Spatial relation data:
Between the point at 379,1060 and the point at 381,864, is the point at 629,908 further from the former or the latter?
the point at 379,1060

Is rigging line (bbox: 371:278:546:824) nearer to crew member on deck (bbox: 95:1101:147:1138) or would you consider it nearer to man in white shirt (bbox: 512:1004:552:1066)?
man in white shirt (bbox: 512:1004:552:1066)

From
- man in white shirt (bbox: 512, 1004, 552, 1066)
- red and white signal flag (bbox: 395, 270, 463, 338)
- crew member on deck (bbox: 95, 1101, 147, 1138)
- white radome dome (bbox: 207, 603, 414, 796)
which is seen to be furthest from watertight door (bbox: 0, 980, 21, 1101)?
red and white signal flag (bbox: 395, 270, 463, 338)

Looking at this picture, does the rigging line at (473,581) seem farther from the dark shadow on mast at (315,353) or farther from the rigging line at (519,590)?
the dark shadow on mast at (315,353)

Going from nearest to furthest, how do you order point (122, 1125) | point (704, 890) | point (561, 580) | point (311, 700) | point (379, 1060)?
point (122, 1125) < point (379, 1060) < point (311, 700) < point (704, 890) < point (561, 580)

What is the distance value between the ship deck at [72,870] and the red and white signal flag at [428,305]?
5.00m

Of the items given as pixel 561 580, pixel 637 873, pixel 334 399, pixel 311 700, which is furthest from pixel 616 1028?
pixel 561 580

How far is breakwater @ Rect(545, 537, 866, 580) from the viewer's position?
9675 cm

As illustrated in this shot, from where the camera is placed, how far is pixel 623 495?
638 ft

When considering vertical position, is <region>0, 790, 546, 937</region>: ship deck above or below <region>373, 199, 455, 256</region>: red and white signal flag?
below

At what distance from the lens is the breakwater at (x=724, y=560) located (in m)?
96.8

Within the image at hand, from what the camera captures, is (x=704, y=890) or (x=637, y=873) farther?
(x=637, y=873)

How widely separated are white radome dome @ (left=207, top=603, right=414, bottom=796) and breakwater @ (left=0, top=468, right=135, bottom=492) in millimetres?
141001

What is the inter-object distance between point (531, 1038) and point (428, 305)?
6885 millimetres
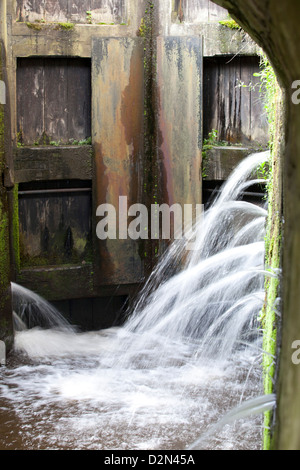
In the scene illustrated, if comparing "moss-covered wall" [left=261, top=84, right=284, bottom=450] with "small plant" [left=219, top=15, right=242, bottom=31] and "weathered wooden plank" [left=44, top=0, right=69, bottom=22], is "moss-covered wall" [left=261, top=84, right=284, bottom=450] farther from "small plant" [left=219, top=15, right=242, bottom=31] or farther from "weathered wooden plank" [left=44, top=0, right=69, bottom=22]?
"weathered wooden plank" [left=44, top=0, right=69, bottom=22]

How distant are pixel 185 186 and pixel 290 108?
3307mm

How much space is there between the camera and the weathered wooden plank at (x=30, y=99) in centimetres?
494

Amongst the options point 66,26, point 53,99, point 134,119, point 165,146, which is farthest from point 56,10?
point 165,146

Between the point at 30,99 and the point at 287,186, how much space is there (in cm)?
357

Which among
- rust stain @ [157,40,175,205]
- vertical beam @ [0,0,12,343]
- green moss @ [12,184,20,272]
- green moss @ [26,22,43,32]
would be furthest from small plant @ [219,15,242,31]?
green moss @ [12,184,20,272]

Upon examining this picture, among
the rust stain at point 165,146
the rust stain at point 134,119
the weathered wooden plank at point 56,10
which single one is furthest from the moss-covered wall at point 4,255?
the rust stain at point 165,146

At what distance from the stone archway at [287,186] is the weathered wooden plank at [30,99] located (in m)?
3.34

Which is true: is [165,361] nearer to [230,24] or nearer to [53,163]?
[53,163]

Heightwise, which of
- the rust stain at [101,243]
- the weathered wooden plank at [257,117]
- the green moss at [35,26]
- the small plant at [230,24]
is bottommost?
the rust stain at [101,243]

DESCRIPTION OF THE TASK: Reproduce all of the material above, replacing "white radome dome" with "radar dome" and keeping everything else unchanged. Leave the pictures out.

RESPONSE TO THIS EXERCISE:
Between the point at 379,1060 and the point at 381,864, is the point at 629,908 further from the former or the latter?
the point at 379,1060

Is rigging line (bbox: 371:278:546:824) nearer to crew member on deck (bbox: 95:1101:147:1138) or would you consider it nearer to man in white shirt (bbox: 512:1004:552:1066)?
man in white shirt (bbox: 512:1004:552:1066)

From
- man in white shirt (bbox: 512, 1004, 552, 1066)
- red and white signal flag (bbox: 395, 270, 463, 338)
- crew member on deck (bbox: 95, 1101, 147, 1138)
- radar dome (bbox: 207, 603, 414, 796)
which is seen to be furthest from watertight door (bbox: 0, 980, 21, 1101)?
red and white signal flag (bbox: 395, 270, 463, 338)

Looking at this picture, does the rigging line at (473,581) seem farther from the dark shadow on mast at (315,353) or farther from the rigging line at (519,590)?
the dark shadow on mast at (315,353)

Going from nearest to furthest, how do you order point (122, 1125) | point (704, 890) | point (561, 580) | point (311, 700) | point (379, 1060)?
point (122, 1125) < point (379, 1060) < point (311, 700) < point (704, 890) < point (561, 580)

What is the distance value between the ship deck at [72,870] and the red and white signal flag at [428,305]?
5.00m

Of the items given as pixel 561 580, pixel 637 873, pixel 334 399, pixel 311 700, which is furthest from pixel 616 1028?
pixel 561 580

How far is breakwater @ Rect(545, 537, 866, 580) from the viewer's position?
9675 cm

As illustrated in this shot, from where the camera is placed, how far is pixel 623 495?
638 ft

When considering vertical position, is <region>0, 790, 546, 937</region>: ship deck above or below <region>373, 199, 455, 256</region>: red and white signal flag?
below

At what distance from the lens is the breakwater at (x=724, y=560) located (in m)?
96.8

Within the image at hand, from what the camera captures, is (x=704, y=890) or (x=637, y=873) farther?
(x=637, y=873)

How widely separated are radar dome @ (left=207, top=603, right=414, bottom=796) and breakwater @ (left=0, top=468, right=135, bottom=492) in millimetres?
141001

What is the inter-object distance between point (531, 1038) and point (428, 305)?
6885 millimetres
In the scene illustrated, if comparing "moss-covered wall" [left=261, top=84, right=284, bottom=450] with "small plant" [left=219, top=15, right=242, bottom=31] and "weathered wooden plank" [left=44, top=0, right=69, bottom=22], is "moss-covered wall" [left=261, top=84, right=284, bottom=450] farther from "small plant" [left=219, top=15, right=242, bottom=31] or farther from "weathered wooden plank" [left=44, top=0, right=69, bottom=22]?
"weathered wooden plank" [left=44, top=0, right=69, bottom=22]

How distant are pixel 185 186 and pixel 290 108?
3307mm

How much space is there between the camera and the weathered wooden plank at (x=30, y=99) in centimetres?
494

Amongst the options point 66,26, point 53,99, point 134,119, point 165,146, which is farthest from point 56,10?
point 165,146

Between the point at 30,99 and the point at 287,186, how much space is there (in cm)?
357

Which among
- rust stain @ [157,40,175,205]
- vertical beam @ [0,0,12,343]
- green moss @ [12,184,20,272]
- green moss @ [26,22,43,32]
would be furthest from small plant @ [219,15,242,31]?
green moss @ [12,184,20,272]

Upon examining this picture, among
the rust stain at point 165,146
the rust stain at point 134,119
the weathered wooden plank at point 56,10
which single one is furthest from the moss-covered wall at point 4,255?
the rust stain at point 165,146

At what distance from the stone archway at [287,186] is the weathered wooden plank at [30,99] located (in m)?
3.34

Which is true: is [165,361] nearer to [230,24] or nearer to [53,163]?
[53,163]

Heightwise, which of
- the rust stain at [101,243]
- the weathered wooden plank at [257,117]
- the green moss at [35,26]
- the small plant at [230,24]
is bottommost?
the rust stain at [101,243]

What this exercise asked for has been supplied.